• **Complete the following**
1. In the passage on the 2015 Defence White Paper, what level of defence spending did the Government say it would work toward?
2. In the passage on the 2015 Defence White Paper, swap "GDP" for "gross domestic product" and write out the part starting with "With the change" and going on through "Australian Government expenditure.".
3. Carry on the passage on the 2015 Defence White Paper from its final sentence.

• **Text passage**
------
With the change in government in late 2013 came the promise
to release the next defence white paper within 18 months of taking office.[608] The Abbott
Government has stated that the 2015 Defence White Paper will be ‘costed and
affordable’.[609]
The Government aimed to achieve this by ensuring there were no further cuts to
the defence budget and that they would work towards raising defence spending to
two per cent of GDP.[610]
Both the 2014–15 and 2015–16 budgets significantly increased spending on
defence.[611]
Whether this trend will, or can, continue for subsequent budgets remains to be
seen given the ongoing concerns about the current economic climate and the many
pressures that are exerted on Australian Government expenditure.
As part of the 2015 Defence White Paper process, the Government
has been conducting a community consultation process. An Issues Paper was
released for discussion in July 2014 and the final report on the outcomes of
this process was issued on 1 July 2015.[612]
This is the third occasion in which the community has been consulted in the
lead-up to a defence white paper: previous occurrences were the 2000 and 2009 Defence
White Papers (noted earlier). As with previous defence white papers, it will
most likely be difficult to determine the extent to which the public
consultation process has influenced the content of the 2015 Defence White Paper.
------
• **Provided records**

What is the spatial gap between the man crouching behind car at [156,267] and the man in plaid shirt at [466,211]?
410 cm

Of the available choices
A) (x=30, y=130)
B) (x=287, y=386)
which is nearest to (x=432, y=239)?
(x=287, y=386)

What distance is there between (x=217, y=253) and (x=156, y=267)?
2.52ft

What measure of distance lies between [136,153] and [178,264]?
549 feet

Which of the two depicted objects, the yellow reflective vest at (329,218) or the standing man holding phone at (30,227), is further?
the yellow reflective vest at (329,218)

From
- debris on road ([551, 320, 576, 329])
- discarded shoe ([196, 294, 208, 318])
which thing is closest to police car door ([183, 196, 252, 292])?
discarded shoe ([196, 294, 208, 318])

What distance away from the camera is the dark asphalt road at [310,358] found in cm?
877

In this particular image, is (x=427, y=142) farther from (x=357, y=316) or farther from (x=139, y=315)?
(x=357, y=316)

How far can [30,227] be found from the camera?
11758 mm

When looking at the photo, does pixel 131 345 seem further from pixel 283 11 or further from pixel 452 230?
------
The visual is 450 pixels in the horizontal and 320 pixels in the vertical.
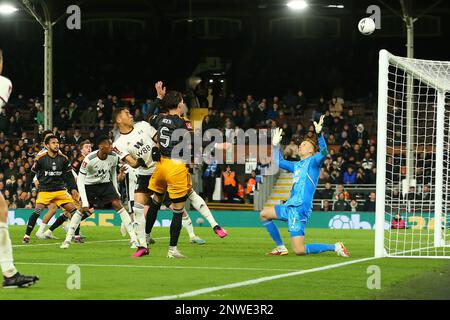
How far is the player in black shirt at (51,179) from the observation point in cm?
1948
------
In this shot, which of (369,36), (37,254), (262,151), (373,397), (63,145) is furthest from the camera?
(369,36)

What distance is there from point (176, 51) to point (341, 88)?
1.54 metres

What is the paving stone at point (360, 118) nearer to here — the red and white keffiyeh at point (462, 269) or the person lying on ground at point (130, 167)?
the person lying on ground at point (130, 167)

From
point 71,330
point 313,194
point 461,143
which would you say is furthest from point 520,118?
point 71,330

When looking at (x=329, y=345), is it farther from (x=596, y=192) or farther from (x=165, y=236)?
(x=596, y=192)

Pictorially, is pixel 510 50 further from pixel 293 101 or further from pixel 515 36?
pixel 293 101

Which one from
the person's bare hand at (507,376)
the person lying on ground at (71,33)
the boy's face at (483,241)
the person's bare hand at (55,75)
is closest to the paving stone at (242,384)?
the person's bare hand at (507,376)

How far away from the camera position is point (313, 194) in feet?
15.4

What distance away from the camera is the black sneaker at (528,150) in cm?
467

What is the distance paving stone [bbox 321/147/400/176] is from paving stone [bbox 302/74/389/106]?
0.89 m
------
• **Task-by-task answers**
1. Two per cent of GDP.

2.
With the change in government in late 2013 came the promise
to release the next defence white paper within 18 months of taking office.[608] The Abbott
Government has stated that the 2015 Defence White Paper will be ‘costed and
affordable’.[609]
The Government aimed to achieve this by ensuring there were no further cuts to
the defence budget and that they would work towards raising defence spending to
two per cent of gross domestic product.[610]
Both the 2014–15 and 2015–16 budgets significantly increased spending on
defence.[611]
Whether this trend will, or can, continue for subsequent budgets remains to be
seen given the ongoing concerns about the current economic climate and the many
pressures that are exerted on Australian Government expenditure.

3.
There is much anticipation surrounding the upcoming defence white
paper, not least because the Government has been holding off making some key capability
announcements until its release. The capability decisions include important
decisions about Australia’s future submarine and future frigate fleets. Accompanying
the next defence white paper will be a new ten-year Defence Investment Plan
(which will contain the DCP), a Defence Industry Policy Statement and the
recently released naval shipbuilding plan.[613]
Whether the strategic objectives, identified capability choices, cost of
capability, and alignment of these elements can be achieved as part of the
overall 2015 Defence White Paper package will be the subject of much debate.
Australia’s significantly changing strategic environment has
been reflected in each of the defence white papers produced since 1976—from the
end of the Vietnam War and the Cold War to the escalation of international
terrorism, the proliferation of WMDs, the rise of China, cyber attacks,
conflict in the Middle East and fluctuating tensions in the Asia-Pacific.
Additionally, each white paper asserted Australia’s need to be self-reliant
while correspondingly emphasising the importance of the United States alliance.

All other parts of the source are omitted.